After briefly working at a local hospital, Ron opened a practice for physical medicine rehabilitation. Sue served as the rehabilitation director at a senior care facility.
Recognizing the potential in their complementary specialties, they established All Points together in 1993—which has grown to include two locations (Columbiana and Poland, Ohio). Sue is the Director of Rehabilitation and Physical Therapy and specializes in geriatric orthopedic physical therapy. She also has advanced training in Stott Pilates, which she puts to use at the two Pilates Reformer Studios the Yarabs opened.
Ron specializes in treating musculoskeletal and neuromuscular illnesses and injuries. Building on the innovative outlook he established more than three decades ago as an undergraduate researcher, he compares his practice to detective work—discovering root causes using methods such as electrodiagnosis and employing cutting-edge treatments (e.g., PRP and stem cell injections) for patients, many of whom have lost hope of diagnosis or relief from their ailments.

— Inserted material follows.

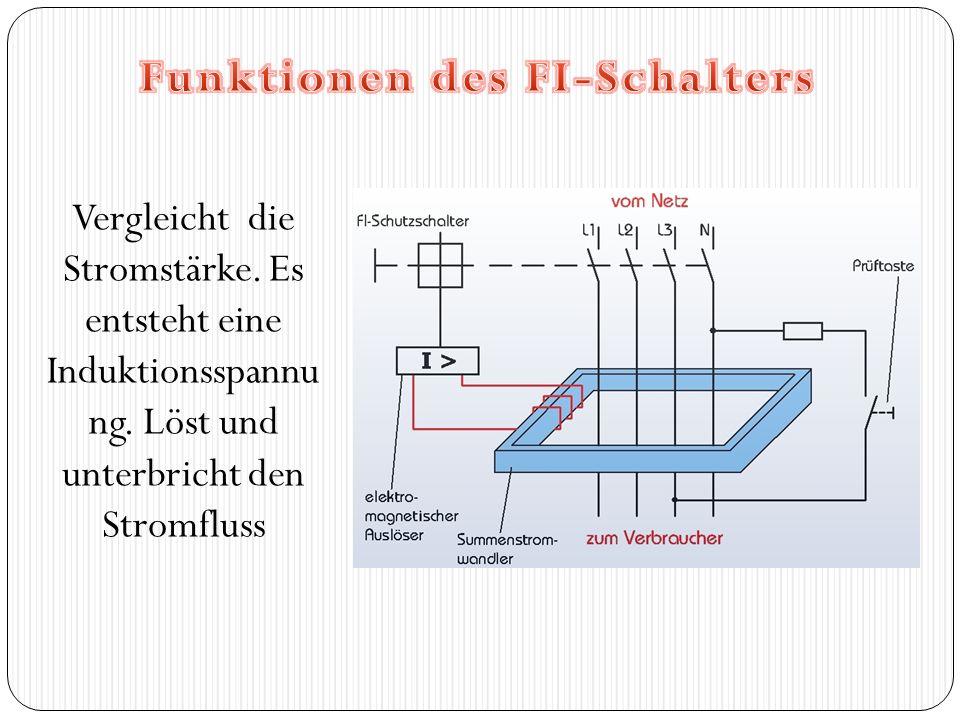 Funktionen des FI-Schalters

One example of the pioneering services offered by All Points demonstrates the Yarabs’ inventive perspective coupled with their broader vision for impacting public health. Rather than recommending knee/shoulder/elbow surgery for an 85-year-old patient who would be at-risk, or perhaps ineligible, for such a procedure, they can offer stem cell injections. Using the patient’s harvested stem cells and then re-injecting them, the patient experiences a quicker and easier recovery without the risks of surgery.
We consider it paying it forward. We really like to give back however we can with whatever they need.

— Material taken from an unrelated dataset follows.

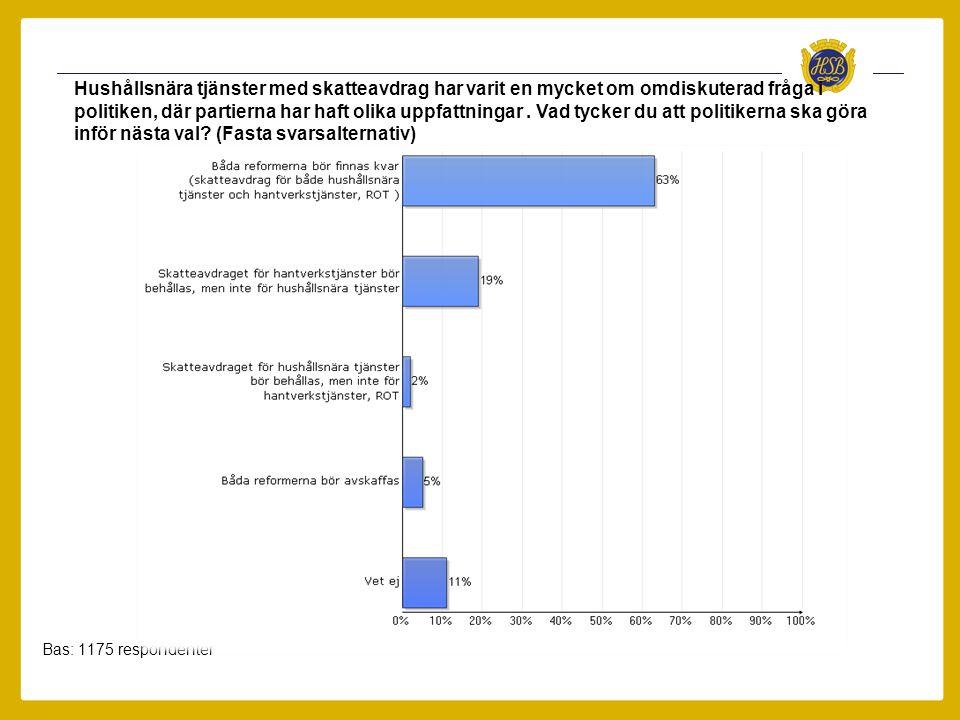 Fastighetsskatten ska stimulera investeringar som är energibesparande Bas Ja: 480 respondenter Nej: 825 respondenter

-Ron and Sue Yarab, Arnold School Alumni
“By decreasing disability, we can reduce the cost and toll that more traditional treatments entail—making a major impact on public health,” says Ron, who predicts that knee replacement could be obsolete in the not-so-distant future. “Stem cells have also shown antiaging and regenerative properties, which is an important consideration as the older adult population grows.” Ron had his own stem cell treatment for a torn meniscus last year and went from procedure to triathlon in just a few months.
Innovative thinking and the willingness to take calculated risks are mindsets that the Yarabs recommend to current and prospective exercise science students as well as alumni. “Find that niche market that you can cultivate and grow,” says Ron. “At the same time, you have to be willing to continue changing to keep up with new research and stay motivated. If you’re going to do something, be the best at it.”
“You really have to love it,” adds Sue. “So pick something you really enjoy.”
It’s that love for their discipline and the value they place on its advances that led the Yarabs to stay connected with the Arnold School and the exercise science department. In addition to serving as guest lecturers on health professions, their $25,000 gift helped establish The Torchbearers Society Endowment Fund in 2012, which helps support student scholarships and fellowships, faculty professorships and stipends and provides general support for the Department of Exercise Science.
“We consider it paying it forward,” says Sue of their own hard work to earn their degrees—which they pieced together through scholarships and part-time jobs. “We really like to give back however we can with whatever they need,” adds Ron.
Another benefit of staying in touch is that they stay updated on the department’s latest research. “Their research mirrors what we do, and we apply this research in our practice,” Ron says. “It helps us get the most out of what we can do for our patients.”
It’s a relationship built on mutual respect and admiration that began more than 30 years ago and continues to grow.